Overview of Current Apple Rootstock Technologies from the Geneva® Breeding Program
Since its inception in 1968-69 the apple rootstock breeding program conducted in Geneva, New York, USA has had a focus on disease resistance as part of its regimen of selection and evaluation procedures. In addition to disease resistance, the program aimed to develop yield efficient dwarfing rootstocks. The program accomplished several of the original objectives by releasing a series of apple rootstocks that possess resistance to fire blight and root rots that are also tolerant to replant disease and that have similar or better yield efficiency than M.9 clones.
This accomplishment was aided by the incremental testing that was performed in coordinated trials like the NC-140 system or more recently in EUFRIN which has generated many decades of multi-site performance data. In the process of these tests we have discovered additional properties that may be influenced by the choice of apple rootstock such as nutrition and hormonal profiles, insect resistance, biennial bearing, chilling hour requirement, fruit size and maturity.

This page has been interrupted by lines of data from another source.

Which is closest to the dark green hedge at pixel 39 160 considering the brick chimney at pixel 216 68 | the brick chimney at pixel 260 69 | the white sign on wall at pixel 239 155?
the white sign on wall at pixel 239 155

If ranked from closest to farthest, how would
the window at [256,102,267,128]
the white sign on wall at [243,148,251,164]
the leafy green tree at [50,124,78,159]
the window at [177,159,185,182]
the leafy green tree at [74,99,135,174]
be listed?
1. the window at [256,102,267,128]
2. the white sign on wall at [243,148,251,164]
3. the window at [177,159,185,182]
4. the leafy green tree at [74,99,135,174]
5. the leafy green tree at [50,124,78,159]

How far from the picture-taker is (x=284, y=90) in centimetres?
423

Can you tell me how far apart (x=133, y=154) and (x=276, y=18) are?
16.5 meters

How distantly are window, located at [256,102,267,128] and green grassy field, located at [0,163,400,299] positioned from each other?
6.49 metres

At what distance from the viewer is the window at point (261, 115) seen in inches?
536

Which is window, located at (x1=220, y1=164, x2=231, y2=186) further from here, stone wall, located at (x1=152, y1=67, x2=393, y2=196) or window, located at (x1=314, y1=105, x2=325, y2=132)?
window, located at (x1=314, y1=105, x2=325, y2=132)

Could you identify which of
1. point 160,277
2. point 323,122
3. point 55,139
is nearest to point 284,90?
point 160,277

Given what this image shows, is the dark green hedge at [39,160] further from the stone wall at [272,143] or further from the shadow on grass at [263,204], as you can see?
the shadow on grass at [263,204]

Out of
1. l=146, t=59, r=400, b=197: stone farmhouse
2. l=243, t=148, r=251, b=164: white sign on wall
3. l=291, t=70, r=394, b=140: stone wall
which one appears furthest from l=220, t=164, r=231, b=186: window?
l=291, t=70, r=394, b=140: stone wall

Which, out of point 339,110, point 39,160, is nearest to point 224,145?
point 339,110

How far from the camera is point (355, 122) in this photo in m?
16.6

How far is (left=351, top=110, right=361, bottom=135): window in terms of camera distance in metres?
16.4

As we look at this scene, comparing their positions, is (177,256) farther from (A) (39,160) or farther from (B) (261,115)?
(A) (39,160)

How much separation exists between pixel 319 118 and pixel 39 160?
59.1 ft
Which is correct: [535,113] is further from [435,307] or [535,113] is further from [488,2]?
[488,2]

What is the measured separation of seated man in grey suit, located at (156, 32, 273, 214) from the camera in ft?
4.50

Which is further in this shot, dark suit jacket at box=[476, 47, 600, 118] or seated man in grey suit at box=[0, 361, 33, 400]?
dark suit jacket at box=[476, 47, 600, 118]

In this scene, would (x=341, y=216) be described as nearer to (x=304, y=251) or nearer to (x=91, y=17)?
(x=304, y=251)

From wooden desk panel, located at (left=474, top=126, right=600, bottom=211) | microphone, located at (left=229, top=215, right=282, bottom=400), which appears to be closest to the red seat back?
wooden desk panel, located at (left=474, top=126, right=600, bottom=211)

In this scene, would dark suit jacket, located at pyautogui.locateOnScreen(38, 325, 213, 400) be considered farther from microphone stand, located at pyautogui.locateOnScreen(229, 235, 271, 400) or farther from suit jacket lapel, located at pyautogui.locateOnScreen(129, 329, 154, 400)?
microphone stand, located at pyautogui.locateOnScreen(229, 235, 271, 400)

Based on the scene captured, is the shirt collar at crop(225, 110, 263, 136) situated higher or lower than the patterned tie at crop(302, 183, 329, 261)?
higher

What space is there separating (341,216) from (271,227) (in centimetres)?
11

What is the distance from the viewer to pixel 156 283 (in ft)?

The main effect of these new technologies that are packaged in a diverse set of apple rootstocks is the provision of valuable and valid alternatives to the M.9 monoculture that has characterized the past 30 years. This diversity of rootstocks is setting the stage to improve precision orchard management and customize solutions for different types of scions, soils, climates and orchard systems that maximize the production of high quality fruit.